-- START OF TASK DATA --

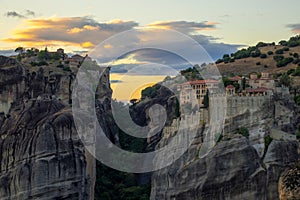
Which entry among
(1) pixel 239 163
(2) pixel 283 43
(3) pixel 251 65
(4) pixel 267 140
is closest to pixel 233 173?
(1) pixel 239 163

-- END OF TASK DATA --

Please copy out every line of text from the records above word for word, leaving out the pictures.

RESULT FOR THIS TASK —
Which entry among
(1) pixel 239 163
(2) pixel 283 43
(3) pixel 251 65
(4) pixel 267 140
is closest to pixel 233 173?
(1) pixel 239 163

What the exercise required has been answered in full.